## Task requirements
Can you turn the lines of the listing below, starting at the line that contains "Of the options" and ending at the end of the listing, into a JSON list of strings with one string per line and blank lines left out?
━━━ Excerpted data
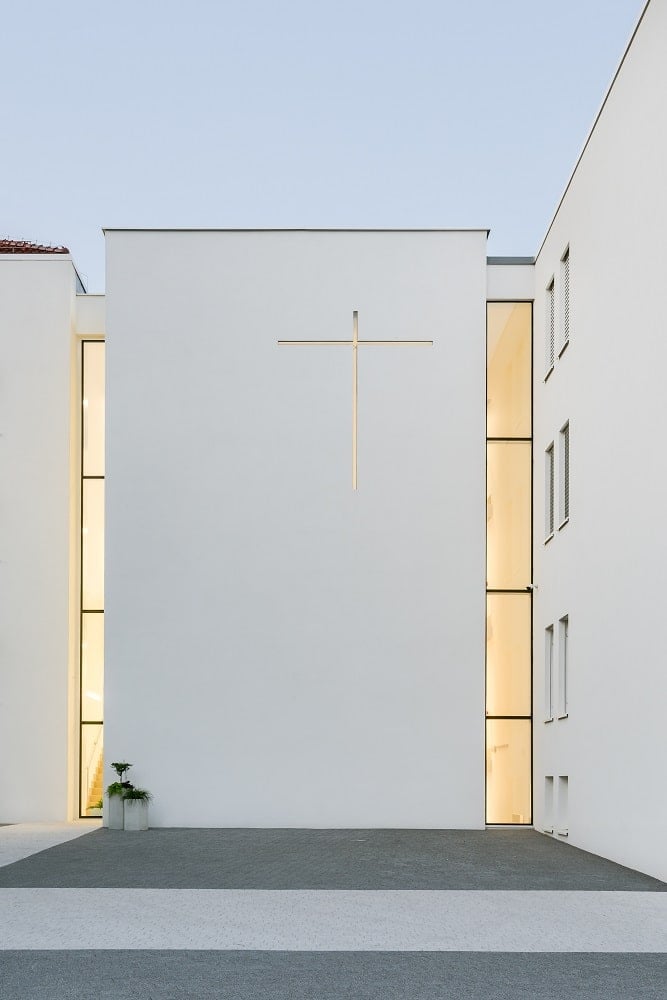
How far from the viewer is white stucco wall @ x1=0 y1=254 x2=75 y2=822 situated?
64.2 ft

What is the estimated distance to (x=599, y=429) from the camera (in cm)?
1526

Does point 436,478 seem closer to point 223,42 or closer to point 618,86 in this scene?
point 618,86

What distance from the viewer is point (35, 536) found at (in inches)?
789

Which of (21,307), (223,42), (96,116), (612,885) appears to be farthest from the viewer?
(96,116)

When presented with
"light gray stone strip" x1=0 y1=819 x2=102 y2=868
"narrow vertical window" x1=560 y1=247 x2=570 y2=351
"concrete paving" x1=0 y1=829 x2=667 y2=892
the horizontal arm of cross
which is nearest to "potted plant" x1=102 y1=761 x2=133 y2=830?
"light gray stone strip" x1=0 y1=819 x2=102 y2=868

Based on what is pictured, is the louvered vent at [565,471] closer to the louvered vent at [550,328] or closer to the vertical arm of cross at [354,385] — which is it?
the louvered vent at [550,328]

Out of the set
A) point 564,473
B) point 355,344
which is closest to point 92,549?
point 355,344

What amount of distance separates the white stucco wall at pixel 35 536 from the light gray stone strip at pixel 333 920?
8755mm

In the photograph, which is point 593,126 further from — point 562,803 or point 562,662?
point 562,803

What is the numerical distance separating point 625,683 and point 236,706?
6.86 meters

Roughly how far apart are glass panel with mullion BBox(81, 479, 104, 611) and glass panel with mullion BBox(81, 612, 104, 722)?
237 millimetres

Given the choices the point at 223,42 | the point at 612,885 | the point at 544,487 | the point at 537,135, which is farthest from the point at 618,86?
the point at 537,135

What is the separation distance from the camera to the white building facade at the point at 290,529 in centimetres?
1888

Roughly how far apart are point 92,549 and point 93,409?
6.98ft
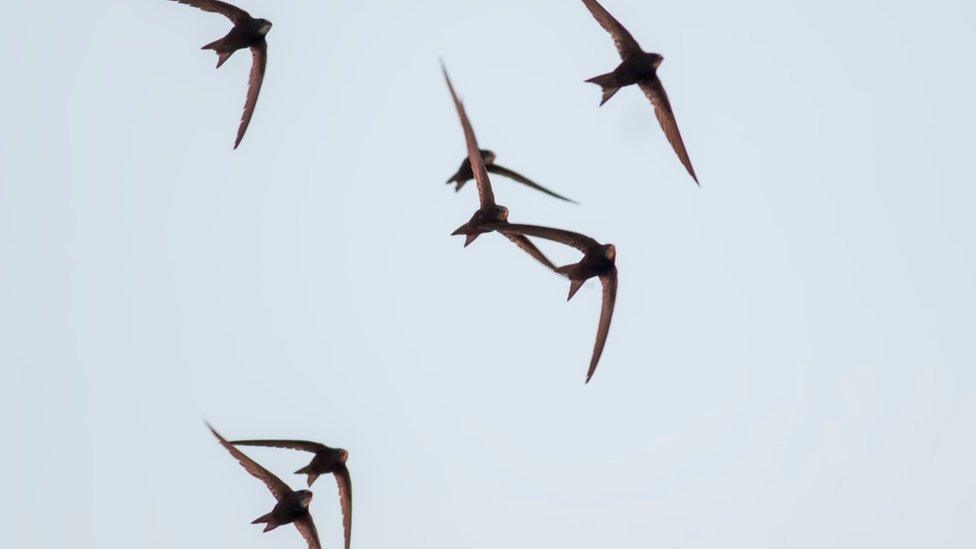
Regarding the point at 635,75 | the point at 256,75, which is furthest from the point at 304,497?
the point at 635,75

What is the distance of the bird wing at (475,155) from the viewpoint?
1408 centimetres

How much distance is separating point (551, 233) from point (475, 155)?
1240 mm


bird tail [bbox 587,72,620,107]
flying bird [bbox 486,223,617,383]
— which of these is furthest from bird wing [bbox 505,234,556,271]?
bird tail [bbox 587,72,620,107]

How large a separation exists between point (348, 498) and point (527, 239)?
4.14 meters

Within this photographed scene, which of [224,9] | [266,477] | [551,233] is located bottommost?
[266,477]

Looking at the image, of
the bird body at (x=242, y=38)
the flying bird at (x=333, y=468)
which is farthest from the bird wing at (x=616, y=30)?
the flying bird at (x=333, y=468)

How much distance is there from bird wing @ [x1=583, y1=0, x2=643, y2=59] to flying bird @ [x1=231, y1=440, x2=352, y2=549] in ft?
20.7

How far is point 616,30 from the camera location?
1662 centimetres

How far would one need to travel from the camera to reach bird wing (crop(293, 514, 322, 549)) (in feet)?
55.9

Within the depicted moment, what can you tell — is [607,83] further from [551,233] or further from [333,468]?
[333,468]

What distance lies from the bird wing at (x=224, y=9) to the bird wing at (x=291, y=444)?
5676mm

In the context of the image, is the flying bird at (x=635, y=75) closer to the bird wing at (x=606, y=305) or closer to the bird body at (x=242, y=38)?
the bird wing at (x=606, y=305)

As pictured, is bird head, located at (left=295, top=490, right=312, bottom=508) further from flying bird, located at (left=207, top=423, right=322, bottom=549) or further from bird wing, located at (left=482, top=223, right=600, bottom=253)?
bird wing, located at (left=482, top=223, right=600, bottom=253)

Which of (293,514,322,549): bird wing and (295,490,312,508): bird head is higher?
(295,490,312,508): bird head
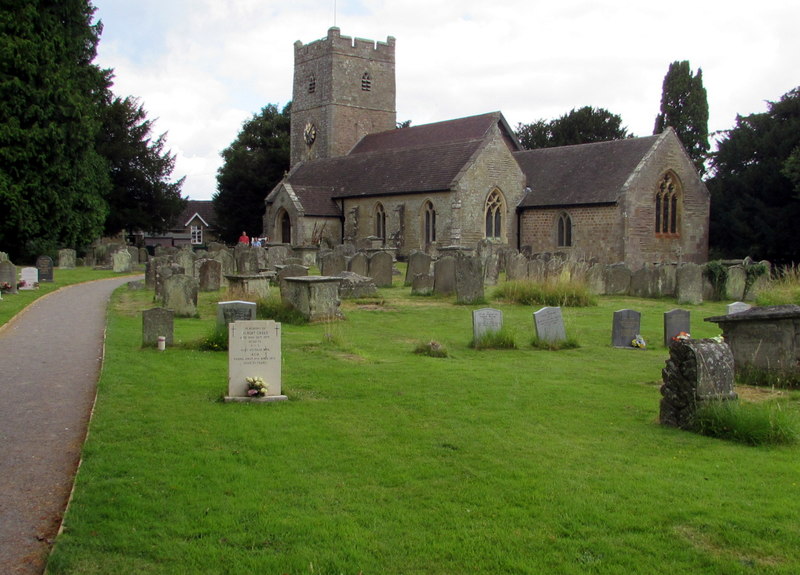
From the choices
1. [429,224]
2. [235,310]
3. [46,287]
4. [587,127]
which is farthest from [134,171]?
[235,310]

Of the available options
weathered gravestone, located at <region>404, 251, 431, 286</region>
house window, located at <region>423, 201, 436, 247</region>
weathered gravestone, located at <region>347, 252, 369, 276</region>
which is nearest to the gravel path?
weathered gravestone, located at <region>347, 252, 369, 276</region>

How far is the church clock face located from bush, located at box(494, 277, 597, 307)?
116ft

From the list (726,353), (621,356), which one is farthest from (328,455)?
(621,356)

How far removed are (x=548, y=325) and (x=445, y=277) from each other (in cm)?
802

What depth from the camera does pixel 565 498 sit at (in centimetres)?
552

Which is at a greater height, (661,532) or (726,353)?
(726,353)

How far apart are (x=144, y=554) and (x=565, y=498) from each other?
111 inches

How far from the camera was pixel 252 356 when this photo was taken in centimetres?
864

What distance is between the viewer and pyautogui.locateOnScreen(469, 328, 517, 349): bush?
43.3 feet

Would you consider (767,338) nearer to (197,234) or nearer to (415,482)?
(415,482)

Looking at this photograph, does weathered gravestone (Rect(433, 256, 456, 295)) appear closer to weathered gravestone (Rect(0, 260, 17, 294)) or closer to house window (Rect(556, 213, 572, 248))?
weathered gravestone (Rect(0, 260, 17, 294))

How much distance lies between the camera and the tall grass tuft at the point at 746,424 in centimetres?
708

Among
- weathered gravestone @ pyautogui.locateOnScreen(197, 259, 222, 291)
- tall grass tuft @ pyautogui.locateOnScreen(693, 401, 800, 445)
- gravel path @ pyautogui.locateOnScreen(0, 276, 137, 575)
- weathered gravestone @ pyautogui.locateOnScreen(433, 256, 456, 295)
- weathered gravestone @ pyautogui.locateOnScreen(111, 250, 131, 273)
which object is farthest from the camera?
weathered gravestone @ pyautogui.locateOnScreen(111, 250, 131, 273)

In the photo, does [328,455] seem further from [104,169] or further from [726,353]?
[104,169]
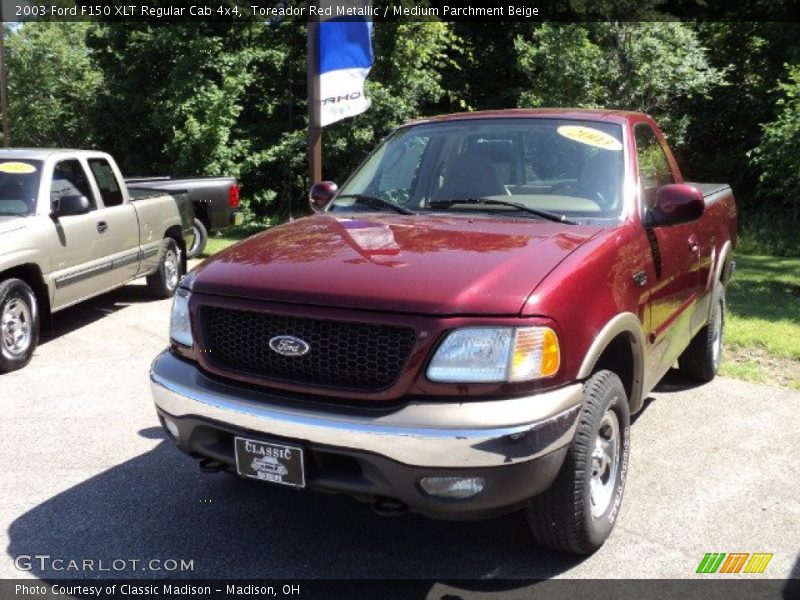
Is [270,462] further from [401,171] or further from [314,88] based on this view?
[314,88]

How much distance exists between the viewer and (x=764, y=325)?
771 cm

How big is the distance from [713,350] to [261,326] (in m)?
3.92

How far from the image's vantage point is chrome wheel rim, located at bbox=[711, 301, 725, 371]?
5746 mm

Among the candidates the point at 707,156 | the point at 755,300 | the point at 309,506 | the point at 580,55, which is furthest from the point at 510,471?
the point at 707,156

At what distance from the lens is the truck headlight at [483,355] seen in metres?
2.78

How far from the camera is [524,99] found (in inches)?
713

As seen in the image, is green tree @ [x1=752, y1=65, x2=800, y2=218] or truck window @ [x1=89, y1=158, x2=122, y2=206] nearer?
truck window @ [x1=89, y1=158, x2=122, y2=206]

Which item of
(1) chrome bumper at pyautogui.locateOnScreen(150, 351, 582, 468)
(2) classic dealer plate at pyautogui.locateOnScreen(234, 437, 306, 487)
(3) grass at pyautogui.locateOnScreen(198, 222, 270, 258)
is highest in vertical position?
(1) chrome bumper at pyautogui.locateOnScreen(150, 351, 582, 468)

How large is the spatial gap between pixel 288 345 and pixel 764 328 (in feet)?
19.6

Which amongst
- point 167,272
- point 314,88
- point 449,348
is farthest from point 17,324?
point 314,88

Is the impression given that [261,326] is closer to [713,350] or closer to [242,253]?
[242,253]

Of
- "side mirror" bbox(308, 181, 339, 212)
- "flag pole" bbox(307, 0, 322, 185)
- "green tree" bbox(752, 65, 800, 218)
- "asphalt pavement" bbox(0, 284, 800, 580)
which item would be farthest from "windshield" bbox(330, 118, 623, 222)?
"green tree" bbox(752, 65, 800, 218)

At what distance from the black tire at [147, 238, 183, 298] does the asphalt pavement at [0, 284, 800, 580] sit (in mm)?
3999

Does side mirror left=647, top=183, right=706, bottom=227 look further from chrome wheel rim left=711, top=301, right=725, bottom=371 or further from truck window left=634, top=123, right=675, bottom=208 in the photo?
chrome wheel rim left=711, top=301, right=725, bottom=371
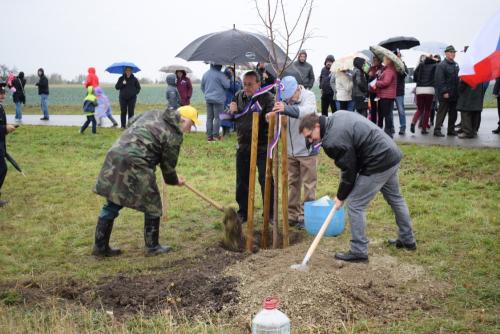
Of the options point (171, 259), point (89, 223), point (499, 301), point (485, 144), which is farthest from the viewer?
point (485, 144)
━━━━━━
## Problem solution
[
  "Of the options point (171, 259), point (89, 223), point (499, 301), point (485, 144), which is farthest from the viewer?",
  "point (485, 144)"
]